The municipality is already qualifying the sentence! Instead of "NYC announces click-to-cancel law" they qualify it with "landmark".

I think it's silly for a municipality to lie (by omission?) in their own press announcements.

woodruffw 3 hours ago | parent [-]

It’s a landmark change in NYC.

Again: this is NYC’s official website. It might (as a stretch) be a “lie by omission” on a national newspaper’s website, but this is a website that is solely dedicated to NYC itself.

henryfjordan 3 hours ago | parent [-]

Now I'm being super pedantic, but every town can't have the same "landmark" law.
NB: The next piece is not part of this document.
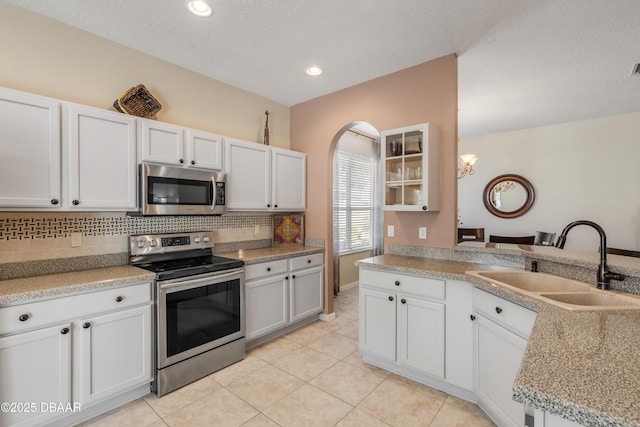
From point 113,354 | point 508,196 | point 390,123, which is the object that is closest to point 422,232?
point 390,123

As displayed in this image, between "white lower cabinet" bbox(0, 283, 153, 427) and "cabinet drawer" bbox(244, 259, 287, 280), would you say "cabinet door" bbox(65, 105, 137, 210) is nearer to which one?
"white lower cabinet" bbox(0, 283, 153, 427)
What makes a law a "landmark" is that other municipalities look to it for direction.

In a world where the California law exists, and the New York Times has been used as an example of the success of that law for years already, claiming some sort of moral victory with the "landmark" qualifier is objectively wrong.

Does any of this matter? No, but I like arguing about it.

woodruffw 3 hours ago | parent [-]

If you want to be pedantic, NYC is a different “land” to have a “landmark” for :-)

(I like arguing too. Nothing wrong with that. I think in this case it suffices that they’re regulations in different states with relatively different political histories, even if the political valence of the two is somewhat similar. I would agree if this was a “landmark” change for Irvine, CA.)